▸ TRAVAIL DEMANDÉ
a) Relevez toutes les personnes désignées par leur nom dans le texte sur l'amour de la sagesse.
b) Reproduisez le passage du texte sur l'amour de la sagesse qui va de « L’ensemble de ces » jusqu'à « disait Saint Augustin. ».
c) Poursuivez le texte sur l'amour de la sagesse à la suite de sa dernière phrase.

01-Amoureux de la Sagesse

La Philosophie a un lieu de naissance : la Grèce antique du VIIe et du VIe siècle av. J.-C. C’était l’irruption d’une attitude nouvelle par rapport au monde et à notre environnement, les autres nations étaient sages, celle-ci était philosophe, c’est-à-dire amoureuse (philo) de la sagesse (sophie).

Le philosophe est donc celui qui part et est parti, mû par sa prise de conscience de deux exigences :

  • Une exigence dernière d’intelligibilité : quelle est l’explication de l’univers ? sa définition ? Que fait l’homme dans l’univers ?
  • Et une exigence urgente de la conduite de sa vie, car, libre, je suis condamné à choisir : comment dois-je agir ?

L’ensemble de ces deux réponses, c’est-à-dire la Science et la morale ou l’éthique[1], constituerait la Sagesse, sagesse pratique et sagesse théorique. Le philosophe est donc tout dans ce désir de sagesse.

Platon dans le Phédon : « La Sagesse dont nous nous disons amoureux ».

Notre professeur nous a développé cette pensée : « Bien comprendre alors que si j’en suis amoureux, j’en suis épris et si j’en suis épris, c’est que je désire la posséder. Mais si je désire la posséder, c’est que j’en suis actuellement dépourvu… ».

Son raisonnement montrait bien que, s’il était philosophe, il n’était pas un sage : « Le bonheur, c’est de continuer à désirer ce que l’on possède », disait Saint Augustin.

Mais revenons à cette quête de la sagesse.

En Science, on débat avec des arguments raisonnables et il y a alors une vérité scientifique qui finit par être admise par tous ! La raison[2] étant commune à l’ensemble des êtres humains, le philosophe, parce ce qu’il s’appuie sur la raison, pourrait, en théorie, définir une sagesse qui serait acceptable par tous.

C’est ce que propose Épictète : permettre, par la raison et le dialogue, de définir ce qui est juste pour tous et d’atténuer ainsi les conflits.

Épictète (vers 100, Entretiens) : « Voici le point de départ de la philosophie : la conscience du conflit qui met aux prises les hommes entre eux, la recherche de l’origine de ce conflit, la condamnation de la simple opinion et la défiance à son égard »

 Épictète commence en effet à prendre pour base que ce qui est vrai ou juste, c’est ce apparaît comme tel à chacun (opinion) :

« Comment est-il possible que les opinions qui se contredisent soient justes ? Par conséquent, elles ne sont pas toutes justes. Lesquelles retenir ? Celles qui nous paraissent à nous justes ? Pourquoi à nous plutôt qu’aux Syriens, plutôt qu’aux Égyptiens ? Donc l’opinion de chacun n’est pas suffisante pour déterminer la vérité. »

Aussi, Épictète propose, pour déterminer ce qui est juste, « l’invention d’une norme, de même que nous avons inventé la balance pour la détermination du poids, ou le cordeau pour distinguer ce qui est droit et ce qui est tordu ».

▸ EXTRAITS DE DONNÉES
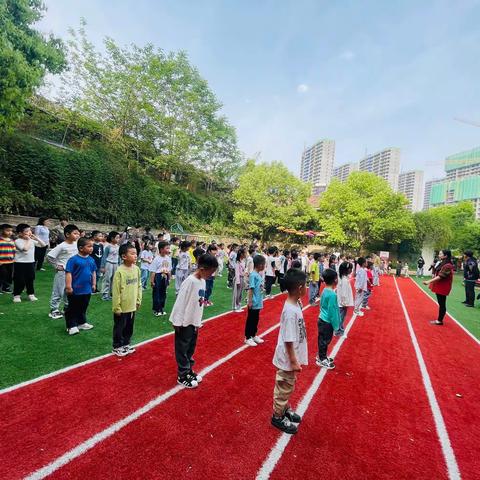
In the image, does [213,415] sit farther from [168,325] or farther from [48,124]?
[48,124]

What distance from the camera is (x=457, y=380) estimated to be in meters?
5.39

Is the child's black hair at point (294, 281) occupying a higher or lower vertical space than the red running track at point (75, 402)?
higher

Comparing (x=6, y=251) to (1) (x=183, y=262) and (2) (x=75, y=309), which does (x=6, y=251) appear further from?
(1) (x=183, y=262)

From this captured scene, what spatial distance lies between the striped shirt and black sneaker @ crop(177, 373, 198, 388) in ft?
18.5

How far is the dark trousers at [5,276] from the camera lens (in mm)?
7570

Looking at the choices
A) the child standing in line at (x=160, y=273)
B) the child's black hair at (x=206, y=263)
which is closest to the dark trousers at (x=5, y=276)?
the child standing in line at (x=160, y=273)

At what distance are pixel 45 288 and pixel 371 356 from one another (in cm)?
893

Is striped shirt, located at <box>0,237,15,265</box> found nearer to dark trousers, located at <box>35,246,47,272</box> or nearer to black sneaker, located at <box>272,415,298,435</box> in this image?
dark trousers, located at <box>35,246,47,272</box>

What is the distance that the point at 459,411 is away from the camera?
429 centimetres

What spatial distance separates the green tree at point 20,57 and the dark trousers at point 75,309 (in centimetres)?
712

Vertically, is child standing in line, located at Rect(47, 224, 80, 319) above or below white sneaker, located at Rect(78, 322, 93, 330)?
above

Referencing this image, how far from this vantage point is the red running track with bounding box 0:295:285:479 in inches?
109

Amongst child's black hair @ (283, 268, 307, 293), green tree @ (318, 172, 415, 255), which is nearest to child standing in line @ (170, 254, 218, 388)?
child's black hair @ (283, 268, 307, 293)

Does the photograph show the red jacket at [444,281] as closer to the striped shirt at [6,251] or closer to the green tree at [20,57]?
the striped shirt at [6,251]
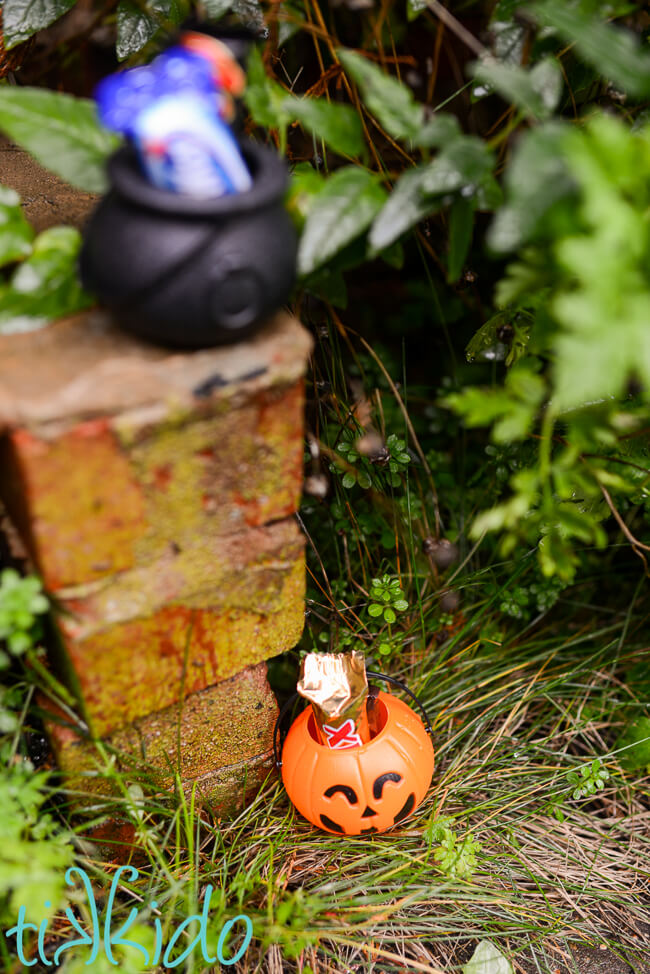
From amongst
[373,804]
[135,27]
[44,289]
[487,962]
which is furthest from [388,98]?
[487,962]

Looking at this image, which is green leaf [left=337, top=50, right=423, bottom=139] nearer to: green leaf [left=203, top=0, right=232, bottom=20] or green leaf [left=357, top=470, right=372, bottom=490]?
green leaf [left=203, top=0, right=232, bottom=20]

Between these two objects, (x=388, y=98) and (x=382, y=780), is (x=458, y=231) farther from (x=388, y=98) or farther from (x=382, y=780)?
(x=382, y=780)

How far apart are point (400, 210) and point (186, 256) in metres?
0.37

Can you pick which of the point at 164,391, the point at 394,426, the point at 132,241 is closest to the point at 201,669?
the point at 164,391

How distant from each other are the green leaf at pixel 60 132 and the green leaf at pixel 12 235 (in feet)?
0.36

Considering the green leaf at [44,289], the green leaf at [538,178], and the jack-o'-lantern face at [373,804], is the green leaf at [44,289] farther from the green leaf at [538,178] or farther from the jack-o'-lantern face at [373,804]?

▸ RÉPONSES ATTENDUES
a) Platon, Saint Augustin, Épictète.

b)
L’ensemble de ces deux réponses, c’est-à-dire la Science et la morale ou l’éthique[1], constituerait la Sagesse, sagesse pratique et sagesse théorique. Le philosophe est donc tout dans ce désir de sagesse.

Platon dans le Phédon : « La Sagesse dont nous nous disons amoureux ».

Notre professeur nous a développé cette pensée : « Bien comprendre alors que si j’en suis amoureux, j’en suis épris et si j’en suis épris, c’est que je désire la posséder. Mais si je désire la posséder, c’est que j’en suis actuellement dépourvu… ».

Son raisonnement montrait bien que, s’il était philosophe, il n’était pas un sage : « Le bonheur, c’est de continuer à désirer ce que l’on possède », disait Saint Augustin.

c)
Cette norme serait le but de la philosophie : « Alors, pourquoi ne pas la chercher et ne pas la trouver, et après l’avoir trouvée, pourquoi ne pas nous en servir par la suite rigoureusement, sans nous en écarter d’un pouce ? ».

Husserl (La crise de l’humanité européenne et la philosophie) : « les philosophies indiennes, chinoises, etc., ne sont aucunement analogues à celles des Grecs. […] Seule la philosophie grecque conduit, par un développement propre, à une science […] dont la géométrie grecque nous a fourni durant des millénaires l’exemple et le modèle souverain ».

C’est le cas de Descartes qui a eu la chance en sa jeunesse de prendre conscience de son ignorance et qui, alors, est parti à la recherche d’une méthode qui devrait lui permettre de « distinguer le vrai du faux » c’est-à-dire d’avoir la Science afin de voir clair en ses actions et de marcher avec assurance dans la vie.

Ainsi la philosophie qui, dans son début, se confondait avec la science, était avant tout une démarche, une recherche de la sagesse, de la connaissance. Ce que l’on savait, l’attitude morale que l’on prônait était le résultat d’un raisonnement et pouvait faire l’objet de débats. Bref, on écoute, on commente les préceptes de Bouddha, on discute la morale de Socrate.

À force de chercher, les grands philosophes finissent par mettre en place des systèmes plus ou moins achevés et alors le monde (et eux aussi, parfois) les voit comme des sages, d’où la confusion (le Philosophe, ce serait le Sage – notez les majuscules).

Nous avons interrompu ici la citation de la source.